[Data for this task]:
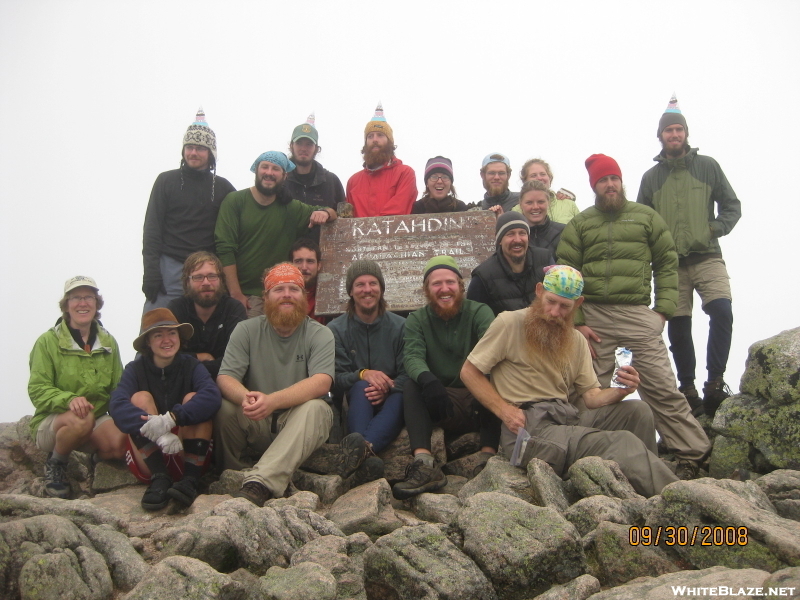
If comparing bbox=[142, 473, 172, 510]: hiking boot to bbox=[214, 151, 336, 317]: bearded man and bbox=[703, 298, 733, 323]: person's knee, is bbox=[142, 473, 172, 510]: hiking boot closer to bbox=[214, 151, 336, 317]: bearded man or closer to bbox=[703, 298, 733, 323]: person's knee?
bbox=[214, 151, 336, 317]: bearded man

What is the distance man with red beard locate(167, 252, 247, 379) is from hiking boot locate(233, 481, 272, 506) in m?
1.99

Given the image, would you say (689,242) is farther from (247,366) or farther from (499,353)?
(247,366)

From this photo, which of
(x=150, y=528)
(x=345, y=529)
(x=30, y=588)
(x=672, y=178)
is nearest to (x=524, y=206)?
(x=672, y=178)

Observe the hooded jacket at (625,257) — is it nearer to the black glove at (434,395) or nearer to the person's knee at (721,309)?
the person's knee at (721,309)

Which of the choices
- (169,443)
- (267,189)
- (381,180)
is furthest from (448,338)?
(381,180)

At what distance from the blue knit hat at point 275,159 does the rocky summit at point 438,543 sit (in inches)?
176

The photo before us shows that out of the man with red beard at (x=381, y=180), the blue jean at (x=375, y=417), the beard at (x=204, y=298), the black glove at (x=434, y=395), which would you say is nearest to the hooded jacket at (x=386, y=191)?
the man with red beard at (x=381, y=180)

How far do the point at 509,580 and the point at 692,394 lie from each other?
4697 mm

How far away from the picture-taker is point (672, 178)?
8.66 m

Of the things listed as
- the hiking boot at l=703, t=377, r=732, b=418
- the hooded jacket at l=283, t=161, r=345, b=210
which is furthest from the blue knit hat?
the hiking boot at l=703, t=377, r=732, b=418

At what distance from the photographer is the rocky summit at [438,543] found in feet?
14.3

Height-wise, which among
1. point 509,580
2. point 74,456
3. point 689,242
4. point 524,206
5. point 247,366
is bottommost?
point 509,580

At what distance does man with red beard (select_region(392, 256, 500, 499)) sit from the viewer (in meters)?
7.02

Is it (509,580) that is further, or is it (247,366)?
(247,366)
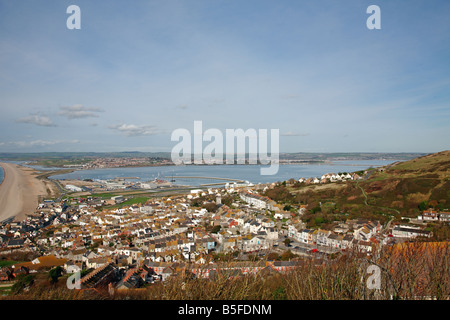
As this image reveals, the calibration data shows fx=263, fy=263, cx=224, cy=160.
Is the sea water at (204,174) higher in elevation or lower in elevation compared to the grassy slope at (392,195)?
lower

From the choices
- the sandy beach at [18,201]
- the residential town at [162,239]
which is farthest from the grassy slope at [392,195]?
the sandy beach at [18,201]

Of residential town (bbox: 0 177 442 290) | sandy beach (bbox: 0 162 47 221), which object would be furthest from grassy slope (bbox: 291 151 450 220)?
sandy beach (bbox: 0 162 47 221)

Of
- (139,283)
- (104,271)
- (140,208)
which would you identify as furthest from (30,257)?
(140,208)

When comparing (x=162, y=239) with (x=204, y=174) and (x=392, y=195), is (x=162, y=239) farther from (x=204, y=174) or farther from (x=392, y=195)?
(x=204, y=174)

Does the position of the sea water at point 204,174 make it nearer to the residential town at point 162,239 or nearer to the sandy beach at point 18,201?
the sandy beach at point 18,201

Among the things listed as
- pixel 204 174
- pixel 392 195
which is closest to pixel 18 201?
pixel 392 195

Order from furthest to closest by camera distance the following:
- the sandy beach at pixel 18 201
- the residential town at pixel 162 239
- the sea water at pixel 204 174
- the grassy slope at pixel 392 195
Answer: the sea water at pixel 204 174
the sandy beach at pixel 18 201
the grassy slope at pixel 392 195
the residential town at pixel 162 239

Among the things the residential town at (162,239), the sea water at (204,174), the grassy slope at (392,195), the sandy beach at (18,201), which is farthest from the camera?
the sea water at (204,174)

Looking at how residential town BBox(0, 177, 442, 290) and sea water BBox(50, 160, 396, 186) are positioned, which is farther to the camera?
sea water BBox(50, 160, 396, 186)

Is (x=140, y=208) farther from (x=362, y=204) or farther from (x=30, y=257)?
(x=362, y=204)

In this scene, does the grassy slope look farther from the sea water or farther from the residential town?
the sea water
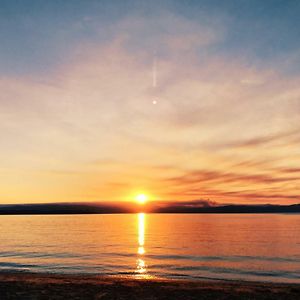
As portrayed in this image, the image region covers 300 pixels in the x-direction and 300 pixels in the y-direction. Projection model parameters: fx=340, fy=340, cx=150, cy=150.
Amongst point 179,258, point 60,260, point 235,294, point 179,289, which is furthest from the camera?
point 179,258

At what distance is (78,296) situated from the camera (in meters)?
23.1

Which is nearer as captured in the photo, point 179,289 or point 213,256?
point 179,289

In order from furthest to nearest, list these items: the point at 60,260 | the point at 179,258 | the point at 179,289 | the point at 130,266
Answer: the point at 179,258 < the point at 60,260 < the point at 130,266 < the point at 179,289

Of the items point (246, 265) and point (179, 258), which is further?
point (179, 258)

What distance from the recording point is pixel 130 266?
157 ft

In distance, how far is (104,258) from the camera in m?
56.9

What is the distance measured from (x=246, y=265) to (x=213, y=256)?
11043 millimetres

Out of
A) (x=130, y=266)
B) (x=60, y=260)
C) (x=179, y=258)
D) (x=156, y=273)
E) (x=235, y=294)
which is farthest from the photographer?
(x=179, y=258)

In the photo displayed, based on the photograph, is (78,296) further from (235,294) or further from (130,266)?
(130,266)

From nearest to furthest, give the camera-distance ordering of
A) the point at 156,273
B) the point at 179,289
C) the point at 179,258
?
the point at 179,289, the point at 156,273, the point at 179,258

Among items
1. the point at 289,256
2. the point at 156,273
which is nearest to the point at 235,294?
the point at 156,273

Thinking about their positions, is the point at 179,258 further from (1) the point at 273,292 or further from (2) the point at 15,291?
(2) the point at 15,291

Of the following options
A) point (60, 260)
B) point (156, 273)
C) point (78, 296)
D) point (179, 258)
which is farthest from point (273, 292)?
point (60, 260)

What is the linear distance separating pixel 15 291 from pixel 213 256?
4285 centimetres
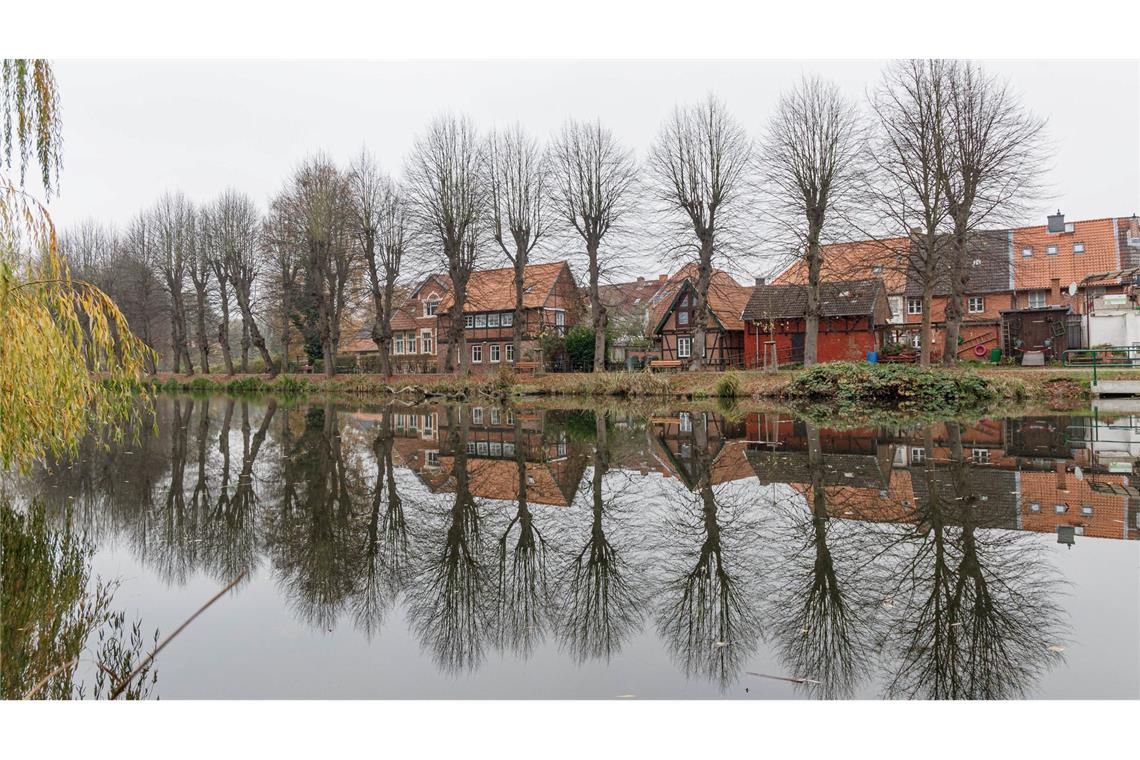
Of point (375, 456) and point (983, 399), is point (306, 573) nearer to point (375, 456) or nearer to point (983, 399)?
point (375, 456)

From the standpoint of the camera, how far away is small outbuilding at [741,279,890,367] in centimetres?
3834

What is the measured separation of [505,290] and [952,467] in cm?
4493

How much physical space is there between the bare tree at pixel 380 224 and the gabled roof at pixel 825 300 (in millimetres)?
21044

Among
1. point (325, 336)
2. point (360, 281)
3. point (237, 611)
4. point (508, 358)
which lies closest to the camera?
point (237, 611)

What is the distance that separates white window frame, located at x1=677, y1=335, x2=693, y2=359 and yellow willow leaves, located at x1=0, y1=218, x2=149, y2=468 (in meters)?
38.9

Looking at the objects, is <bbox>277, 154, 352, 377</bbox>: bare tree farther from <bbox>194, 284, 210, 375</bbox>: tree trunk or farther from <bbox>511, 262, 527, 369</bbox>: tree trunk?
<bbox>511, 262, 527, 369</bbox>: tree trunk

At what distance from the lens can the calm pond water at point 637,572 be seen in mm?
3902

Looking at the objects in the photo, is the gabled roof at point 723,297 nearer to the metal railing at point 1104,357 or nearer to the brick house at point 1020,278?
the brick house at point 1020,278

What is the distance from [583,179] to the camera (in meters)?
35.8

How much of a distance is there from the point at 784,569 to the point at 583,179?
32.5 metres

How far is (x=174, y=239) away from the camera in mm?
46219

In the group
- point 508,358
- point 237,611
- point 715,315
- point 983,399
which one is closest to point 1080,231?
point 715,315

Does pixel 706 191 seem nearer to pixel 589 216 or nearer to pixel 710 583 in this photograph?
pixel 589 216

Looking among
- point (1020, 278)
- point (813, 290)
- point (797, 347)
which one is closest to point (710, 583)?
point (813, 290)
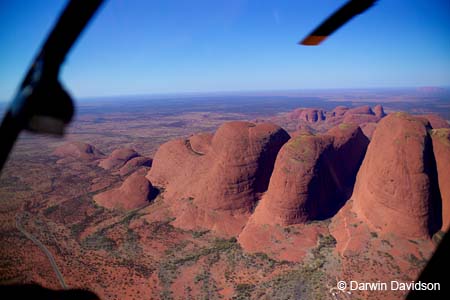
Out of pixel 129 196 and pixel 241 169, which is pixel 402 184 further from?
pixel 129 196

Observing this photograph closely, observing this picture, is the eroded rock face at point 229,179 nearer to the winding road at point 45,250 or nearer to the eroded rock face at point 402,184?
the eroded rock face at point 402,184

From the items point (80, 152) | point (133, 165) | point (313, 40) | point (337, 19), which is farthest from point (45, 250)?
point (80, 152)

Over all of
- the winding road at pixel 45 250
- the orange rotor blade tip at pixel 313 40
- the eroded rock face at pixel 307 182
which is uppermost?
the orange rotor blade tip at pixel 313 40

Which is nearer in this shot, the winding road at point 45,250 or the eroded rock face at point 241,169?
the winding road at point 45,250

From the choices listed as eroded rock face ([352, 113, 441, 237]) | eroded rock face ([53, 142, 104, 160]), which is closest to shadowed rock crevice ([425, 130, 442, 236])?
Result: eroded rock face ([352, 113, 441, 237])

[What the task requires]: Convert the lines of the records above into a JSON list of strings, one string per line with blank lines omitted, starting at the line containing "In the photo displayed, based" and ending at the line containing "the point at 179,289, the", both included.

[Response to this task]:
[
  "In the photo displayed, based on the photograph, is (78,296) further from (235,294) or further from (130,266)?",
  "(130,266)",
  "From nearest to furthest, give the camera-distance ordering of",
  "A) the point at 156,273",
  "B) the point at 179,289",
  "C) the point at 179,258",
  "?",
  "the point at 179,289, the point at 156,273, the point at 179,258"
]